Она смотрит на Перри Дитта, а он — на нее, полуприкрыв глаза, но пристально, неотрывно. Он так точно описал ее белую комнату. Он там бывал? У него есть своя? Он знает. Он знает про нее, Герду, а она — про него. Как, откуда, когда он узнал — не важно. В конце концов, он прожил долгую жизнь. В молодости во время бомбежки потерял жену. Вокруг его имени всегда витал ореол скандала: художник любил натурщиц, но не профессионалок, а юных девочек из уважаемых, достойных семей. Потом оказался ответчиком в тяжелейшем, грязном, полном ненависти бракоразводном процессе. И был, между прочим, крупным художником. Ну, почти крупным. Теперь он не в моде. Его не воспринимают всерьез. И внутри у него, как у Герды Небенблау, ледяная, ослепительно-белая комната, где сидит его боль, его собственная Кай — озлобленная, с заплетающимся языком, в больничном кресле.
Пожилой китаец приносит блюдо с апельсиновыми дольками. Яркими, готовыми лопнуть от нутряного напора сладчайшего сока, который пульсирует в вытянутых, точно слезки, оранжевых ячейках. Перри Дитт придвигает к ней блюдо, и она видит на его запястьях старые, глубокие, аккуратные шрамы.

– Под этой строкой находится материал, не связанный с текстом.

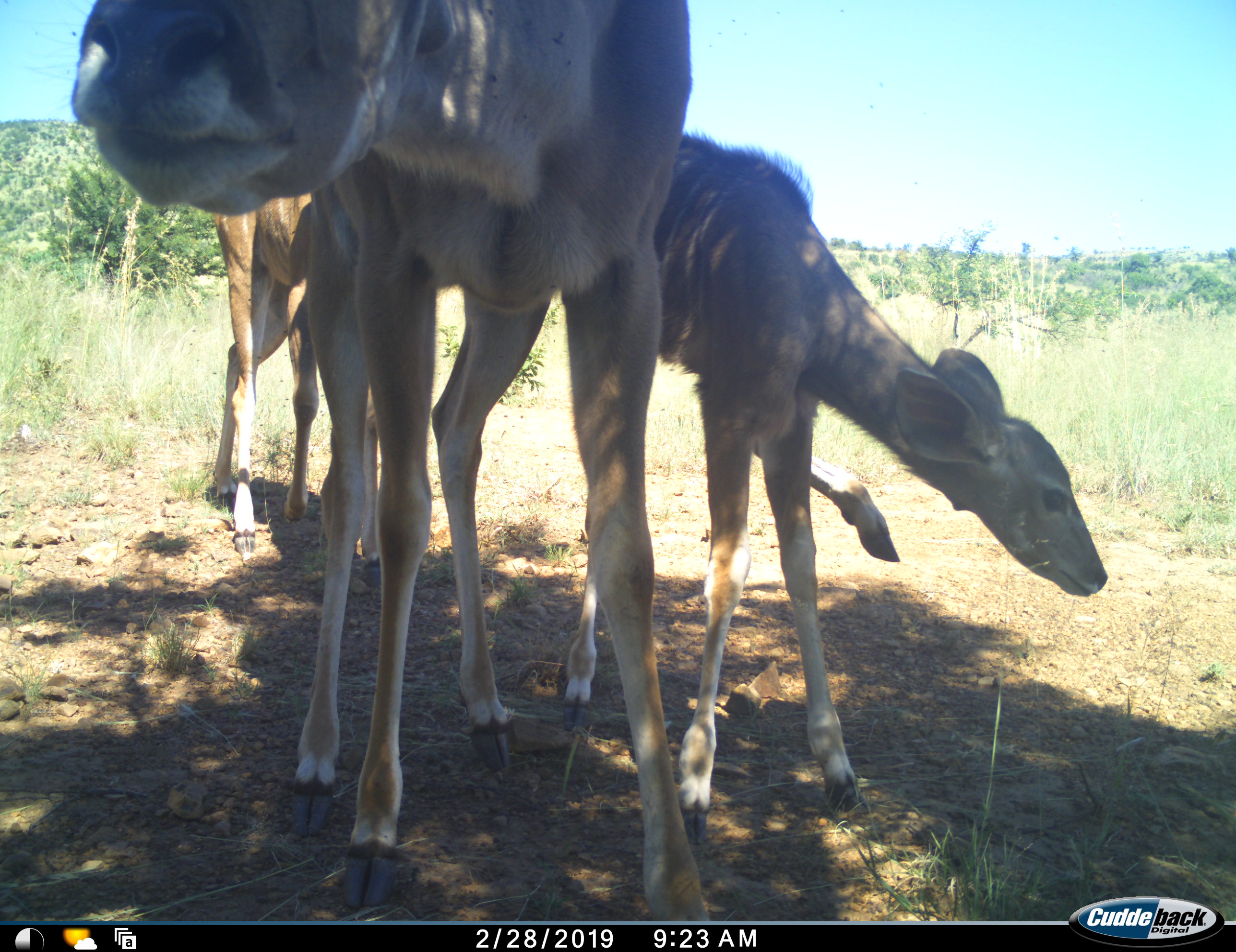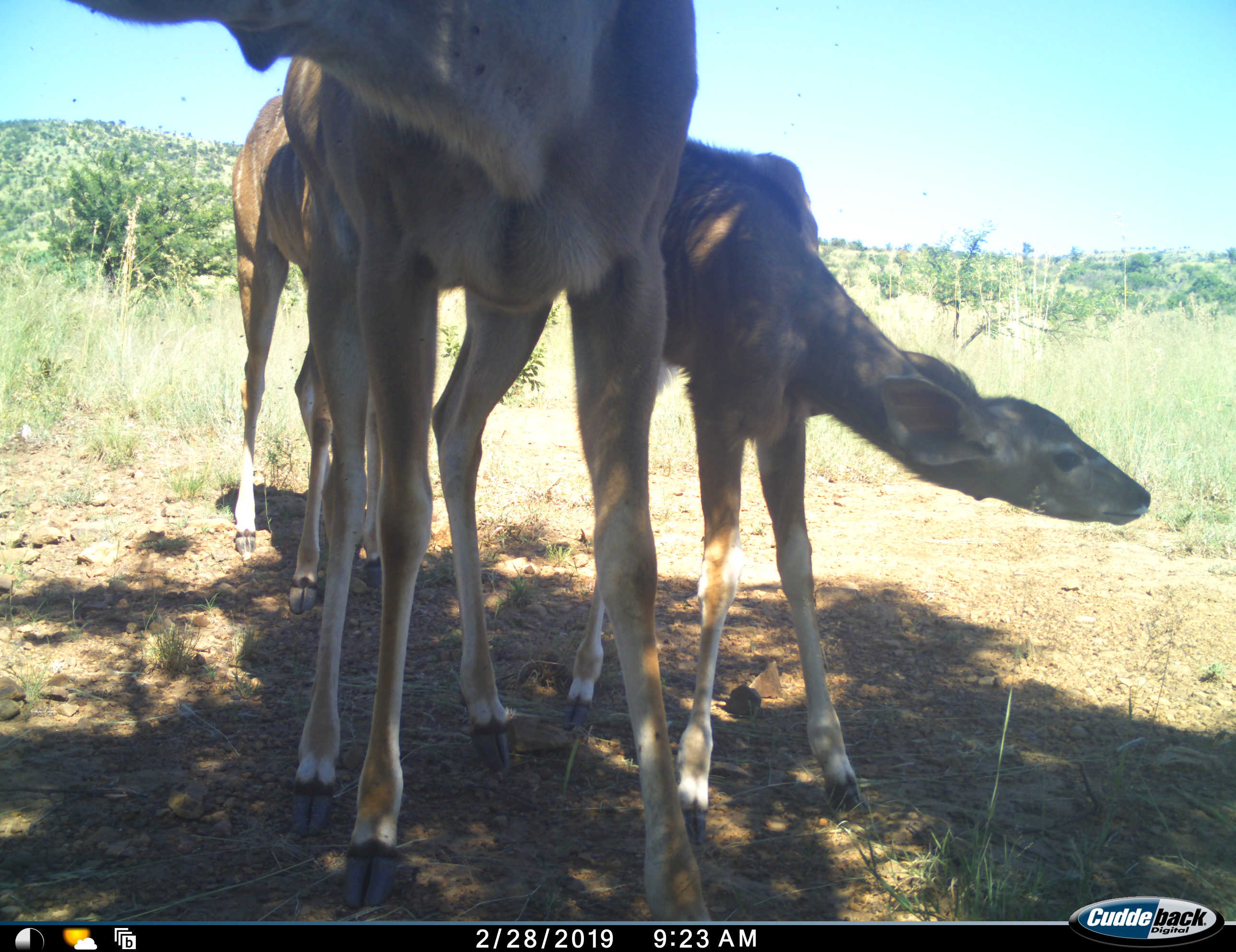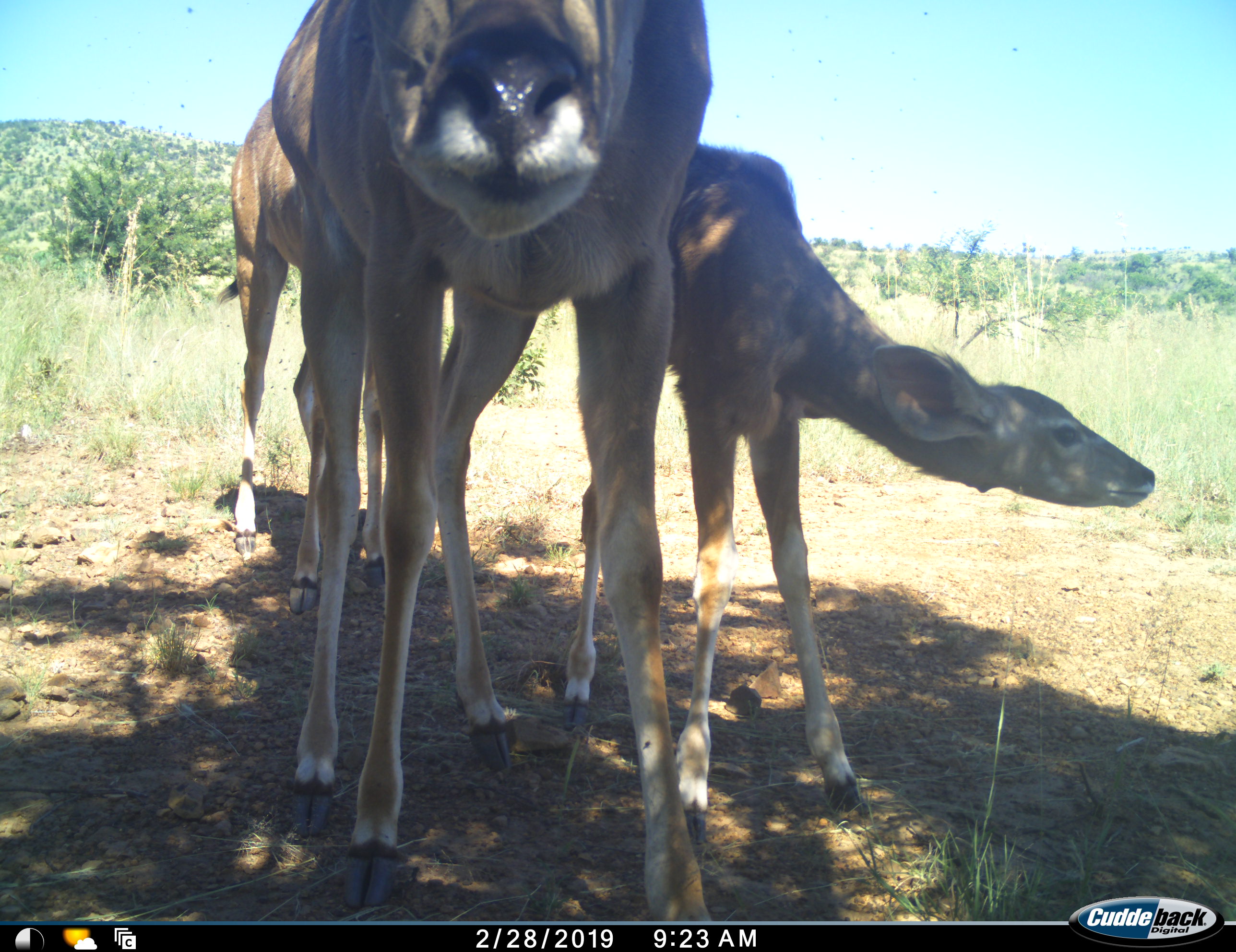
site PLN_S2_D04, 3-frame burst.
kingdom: Animalia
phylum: Chordata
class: Mammalia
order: Artiodactyla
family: Bovidae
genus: Tragelaphus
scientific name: Tragelaphus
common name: kudu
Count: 3.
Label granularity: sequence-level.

— Апельсин — воистину райский фрукт. И Матисс был первым, кто понял его цвет вполне. Не находите? В апельсине сочетается все: свет, тень, оранжевое на голубом, на зеленом, на черном… Я ведь однажды навещал Матисса, сразу после войны, он тогда снимал квартиру в Ницце. Я в те дни был преисполнен надежд, восхищался им, сердился на него, намеревался скоро, совсем скоро взять над ним верх: вот пойму это, да вот еще то… Так и не понял. А он был уже тяжко болен, после операции, и монашки, которые за ним ухаживали, называли его "воскресший из мертвых"… В квартире оказалось мрачно, темно: занавески задернуты, даже ставни наглухо закрыты. Я поразился. Мне-то представлялось, что он живет, купается в свете, дышит им. Я так и выпалил не раздумывая: "Как вы можете закрываться от света?" А он спокойно, вежливо растолковал — мол, врачи поговаривают, что ему грозит потеря зрения. И он заранее готовит себя к полной темноте. И добавил: "Кроме того, свет — черного цвета". Помните картину "Черная дверь"? Молодая женщина в розовато-белой ночной рубашке и пестром лимонно-кадмиевом пеньюаре сидит, откинувшись в полосатом кресле, у нее охряно-желтые волосы, чуть сбоку окно, оттуда льется свет, а сзади, повыше, — черная дверь. Почти никто не умел так писать черный цвет. Почти никто.